EXERCISE AIM → Leave out the pictures and print the records below exactly.

MATERIALS PROVIDED →
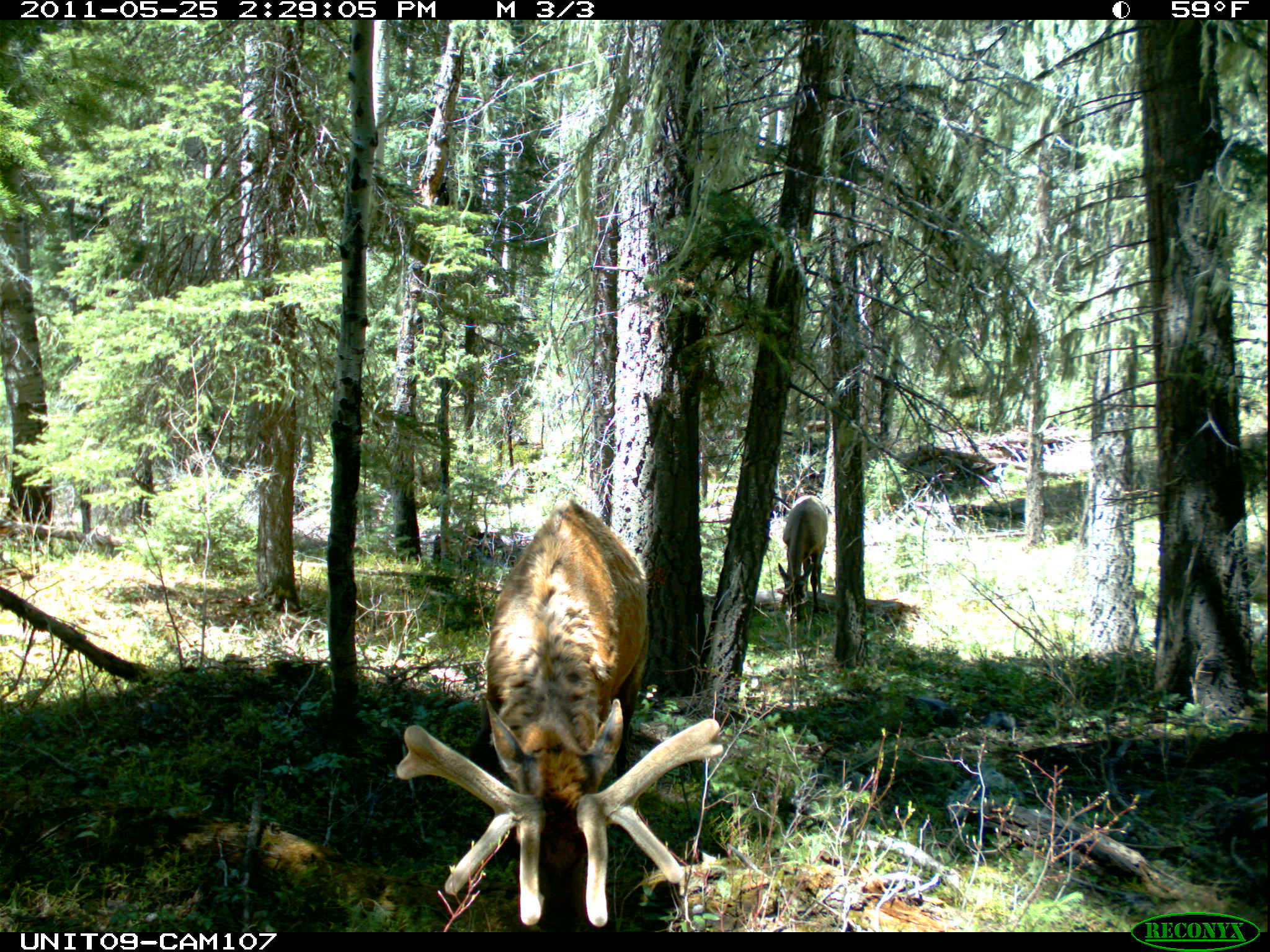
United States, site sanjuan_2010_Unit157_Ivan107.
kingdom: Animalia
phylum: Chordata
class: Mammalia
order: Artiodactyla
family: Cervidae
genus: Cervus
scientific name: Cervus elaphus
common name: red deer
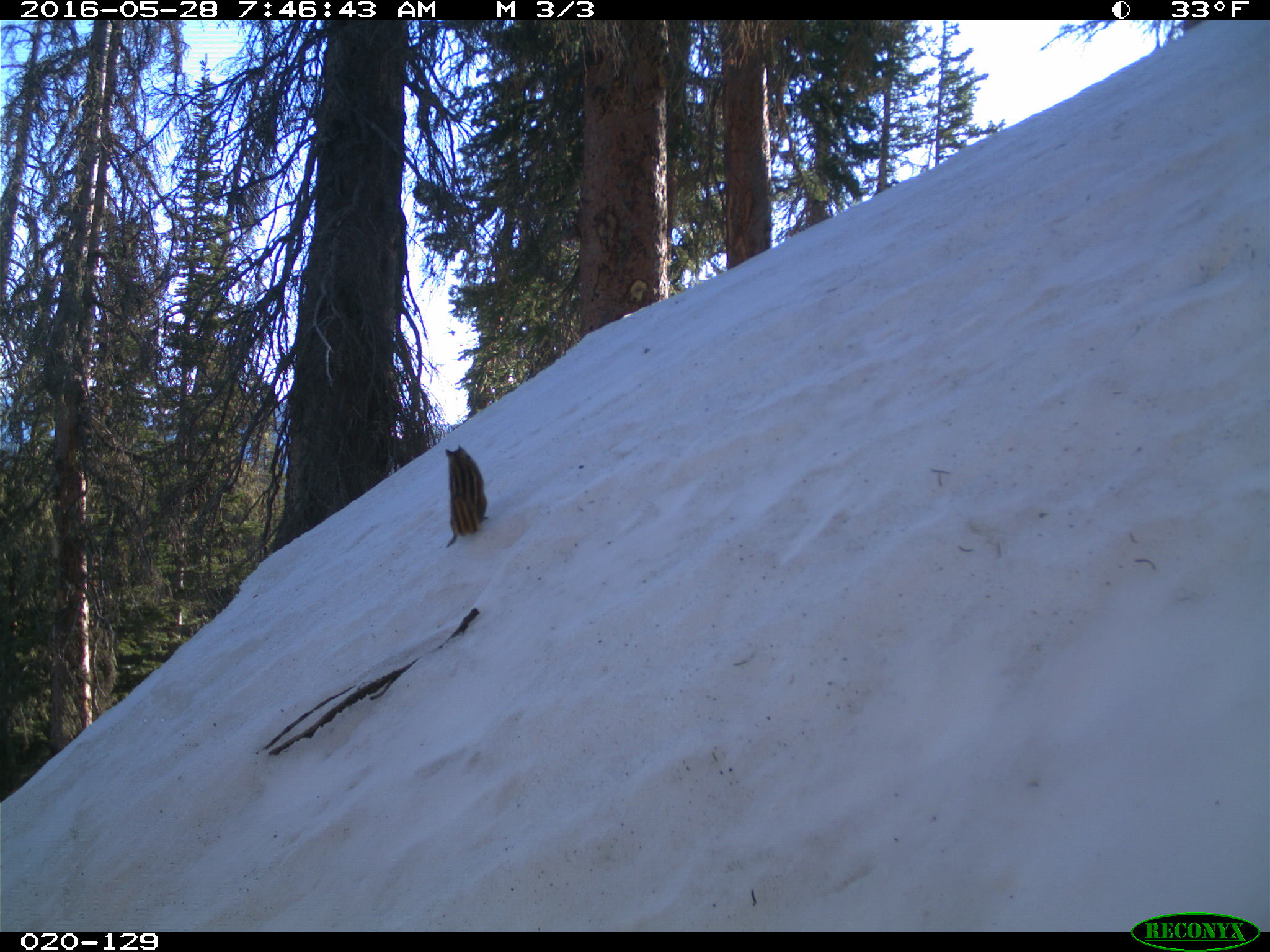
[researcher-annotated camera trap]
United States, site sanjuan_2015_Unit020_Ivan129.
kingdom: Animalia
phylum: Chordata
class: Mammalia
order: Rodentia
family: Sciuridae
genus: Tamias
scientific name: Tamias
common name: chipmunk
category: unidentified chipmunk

OUTPUT OF THE EXERCISE →
United States, site sanjuan_2010_Unit157_Ivan107.
kingdom: Animalia
phylum: Chordata
class: Mammalia
order: Artiodactyla
family: Cervidae
genus: Cervus
scientific name: Cervus elaphus
common name: red deer
[researcher-annotated camera trap]
United States, site sanjuan_2015_Unit020_Ivan129.
kingdom: Animalia
phylum: Chordata
class: Mammalia
order: Rodentia
family: Sciuridae
genus: Tamias
scientific name: Tamias
common name: chipmunk
category: unidentified chipmunk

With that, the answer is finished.